# ecran brulé



## tapouf (28 Novembre 2012)

bonjour a tous

je possède un ipad 3  et mon écran a brulé comme pour un plasma
maintenant j ai une image fixe que je vois en fond dans certaine application
existe t il une solution pour ce problème (anti brulage écran)
merci d avance pour vos réponse


----------



## Lauange (28 Novembre 2012)

Hello

Hormis un retour au SAV.


----------



## doupold (28 Novembre 2012)

Lauange a dit:


> Hello
> 
> Hormis un retour au SAV.


Et un échange contre peut-être un iPad 4?


----------



## bricbroc (28 Novembre 2012)

Je ne savais pas qu'Apple échangeait des produits sur la bonne tête du client 

Ils ne demandent pas de facture


----------



## tapouf (29 Novembre 2012)

doupold a dit:


> Et un échange contre peut-être un iPad 4?
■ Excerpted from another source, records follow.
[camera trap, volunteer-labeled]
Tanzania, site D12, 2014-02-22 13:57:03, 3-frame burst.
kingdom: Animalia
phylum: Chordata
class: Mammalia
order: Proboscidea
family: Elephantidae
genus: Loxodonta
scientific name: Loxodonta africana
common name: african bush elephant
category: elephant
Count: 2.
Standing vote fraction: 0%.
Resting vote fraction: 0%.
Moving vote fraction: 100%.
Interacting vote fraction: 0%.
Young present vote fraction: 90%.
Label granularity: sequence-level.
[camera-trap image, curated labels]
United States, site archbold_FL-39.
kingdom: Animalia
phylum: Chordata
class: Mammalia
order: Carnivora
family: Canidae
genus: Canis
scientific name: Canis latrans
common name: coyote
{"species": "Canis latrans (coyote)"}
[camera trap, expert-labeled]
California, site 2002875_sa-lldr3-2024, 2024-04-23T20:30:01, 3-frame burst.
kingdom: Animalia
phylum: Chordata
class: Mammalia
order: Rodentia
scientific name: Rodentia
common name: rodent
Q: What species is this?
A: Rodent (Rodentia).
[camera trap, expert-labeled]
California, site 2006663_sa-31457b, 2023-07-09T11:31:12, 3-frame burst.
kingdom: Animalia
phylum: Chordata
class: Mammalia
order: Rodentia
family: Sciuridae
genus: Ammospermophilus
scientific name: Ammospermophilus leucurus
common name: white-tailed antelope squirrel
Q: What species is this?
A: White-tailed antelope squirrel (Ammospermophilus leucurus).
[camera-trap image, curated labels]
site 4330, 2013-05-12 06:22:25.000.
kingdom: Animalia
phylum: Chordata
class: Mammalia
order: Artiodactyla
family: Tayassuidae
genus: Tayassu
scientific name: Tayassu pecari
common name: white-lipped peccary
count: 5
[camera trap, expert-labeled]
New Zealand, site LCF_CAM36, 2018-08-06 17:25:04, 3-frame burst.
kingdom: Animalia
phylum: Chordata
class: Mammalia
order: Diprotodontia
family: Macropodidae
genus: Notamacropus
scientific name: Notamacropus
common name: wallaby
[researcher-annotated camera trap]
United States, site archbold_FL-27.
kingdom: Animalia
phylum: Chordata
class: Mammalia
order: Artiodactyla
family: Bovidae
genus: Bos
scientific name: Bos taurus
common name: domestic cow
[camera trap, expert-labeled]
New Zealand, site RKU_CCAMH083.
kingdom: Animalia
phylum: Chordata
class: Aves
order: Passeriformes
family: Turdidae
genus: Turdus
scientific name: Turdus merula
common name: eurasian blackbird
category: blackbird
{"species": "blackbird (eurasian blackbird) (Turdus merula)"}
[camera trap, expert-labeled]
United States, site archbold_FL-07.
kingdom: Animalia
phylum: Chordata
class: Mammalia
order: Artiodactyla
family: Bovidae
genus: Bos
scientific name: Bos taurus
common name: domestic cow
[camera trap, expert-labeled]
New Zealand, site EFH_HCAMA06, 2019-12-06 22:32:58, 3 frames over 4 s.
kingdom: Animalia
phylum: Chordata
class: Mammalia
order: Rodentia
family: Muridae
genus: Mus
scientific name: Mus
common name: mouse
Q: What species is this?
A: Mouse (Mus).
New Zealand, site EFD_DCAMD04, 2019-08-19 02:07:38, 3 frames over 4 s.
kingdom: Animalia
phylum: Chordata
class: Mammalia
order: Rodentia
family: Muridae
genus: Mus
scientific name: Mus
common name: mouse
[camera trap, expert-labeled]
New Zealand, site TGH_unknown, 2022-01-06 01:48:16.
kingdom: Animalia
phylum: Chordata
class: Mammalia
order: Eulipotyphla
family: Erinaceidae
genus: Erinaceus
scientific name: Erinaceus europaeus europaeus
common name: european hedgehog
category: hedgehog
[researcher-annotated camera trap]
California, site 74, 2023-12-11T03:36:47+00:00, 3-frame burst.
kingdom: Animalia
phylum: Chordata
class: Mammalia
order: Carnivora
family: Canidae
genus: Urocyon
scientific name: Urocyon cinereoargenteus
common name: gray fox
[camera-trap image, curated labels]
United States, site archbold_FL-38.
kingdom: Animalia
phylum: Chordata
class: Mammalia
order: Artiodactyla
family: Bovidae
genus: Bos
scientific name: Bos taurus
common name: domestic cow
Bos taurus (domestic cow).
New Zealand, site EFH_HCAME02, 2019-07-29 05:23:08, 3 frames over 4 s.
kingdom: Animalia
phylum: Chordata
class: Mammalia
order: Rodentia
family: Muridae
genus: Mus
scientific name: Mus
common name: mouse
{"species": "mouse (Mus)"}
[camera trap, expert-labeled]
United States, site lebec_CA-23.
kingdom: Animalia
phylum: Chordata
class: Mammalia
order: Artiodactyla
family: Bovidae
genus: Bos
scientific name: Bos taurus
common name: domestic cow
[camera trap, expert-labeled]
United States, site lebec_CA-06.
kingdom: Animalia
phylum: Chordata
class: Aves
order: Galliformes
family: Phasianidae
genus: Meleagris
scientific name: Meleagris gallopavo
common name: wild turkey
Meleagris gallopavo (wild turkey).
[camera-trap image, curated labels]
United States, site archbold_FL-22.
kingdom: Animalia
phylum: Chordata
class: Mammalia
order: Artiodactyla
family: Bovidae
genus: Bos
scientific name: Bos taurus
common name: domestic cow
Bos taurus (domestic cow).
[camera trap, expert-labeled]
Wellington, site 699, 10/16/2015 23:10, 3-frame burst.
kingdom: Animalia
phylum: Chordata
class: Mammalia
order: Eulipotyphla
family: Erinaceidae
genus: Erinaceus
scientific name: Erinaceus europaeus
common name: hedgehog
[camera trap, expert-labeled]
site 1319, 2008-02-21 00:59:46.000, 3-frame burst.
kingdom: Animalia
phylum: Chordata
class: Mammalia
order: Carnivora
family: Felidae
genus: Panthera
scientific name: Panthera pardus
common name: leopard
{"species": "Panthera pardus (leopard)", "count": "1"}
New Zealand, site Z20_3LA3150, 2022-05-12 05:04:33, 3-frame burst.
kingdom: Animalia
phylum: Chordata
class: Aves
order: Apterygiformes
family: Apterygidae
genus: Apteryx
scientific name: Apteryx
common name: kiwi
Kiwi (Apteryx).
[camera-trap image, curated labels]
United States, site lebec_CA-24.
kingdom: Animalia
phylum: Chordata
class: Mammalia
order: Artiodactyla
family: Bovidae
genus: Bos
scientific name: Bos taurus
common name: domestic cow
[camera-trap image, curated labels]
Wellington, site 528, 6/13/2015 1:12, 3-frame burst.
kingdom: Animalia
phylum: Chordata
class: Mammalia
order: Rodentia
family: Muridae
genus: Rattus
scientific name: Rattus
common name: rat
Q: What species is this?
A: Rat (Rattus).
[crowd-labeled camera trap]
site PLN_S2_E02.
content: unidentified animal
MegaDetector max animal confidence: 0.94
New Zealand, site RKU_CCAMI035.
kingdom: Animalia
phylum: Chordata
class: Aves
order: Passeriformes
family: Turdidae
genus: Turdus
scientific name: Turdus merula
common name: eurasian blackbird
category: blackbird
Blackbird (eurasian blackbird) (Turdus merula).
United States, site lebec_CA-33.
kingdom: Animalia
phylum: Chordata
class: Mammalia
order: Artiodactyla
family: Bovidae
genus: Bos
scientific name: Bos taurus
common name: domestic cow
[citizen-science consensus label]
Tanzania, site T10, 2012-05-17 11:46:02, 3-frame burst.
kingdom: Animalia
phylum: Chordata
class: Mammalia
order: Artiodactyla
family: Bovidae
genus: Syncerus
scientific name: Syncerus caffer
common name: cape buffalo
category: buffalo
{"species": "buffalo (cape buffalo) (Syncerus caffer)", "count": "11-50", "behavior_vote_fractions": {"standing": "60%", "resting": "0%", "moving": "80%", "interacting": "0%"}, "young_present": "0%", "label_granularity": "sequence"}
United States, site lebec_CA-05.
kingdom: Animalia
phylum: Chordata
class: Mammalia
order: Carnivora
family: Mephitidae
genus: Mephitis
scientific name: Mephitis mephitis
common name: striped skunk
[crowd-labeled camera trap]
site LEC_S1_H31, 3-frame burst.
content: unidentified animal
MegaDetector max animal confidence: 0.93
J aimerais bien mais cela fait un moment que je ne croit plus au père Noël


----------



## doupold (30 Novembre 2012)

tapouf a dit:


> J aimerais bien mais cela fait un moment que je ne croit plus au père Noël



Si c'est un iPad 3, il est encore sous garantie Apple (sorti il y a moins d'un an).

Si tu ne fais pas de lettre au père noël (te rendre dans un Apple store pour faire jouer la garantie) tu ne recevras pas de cadeau!


----------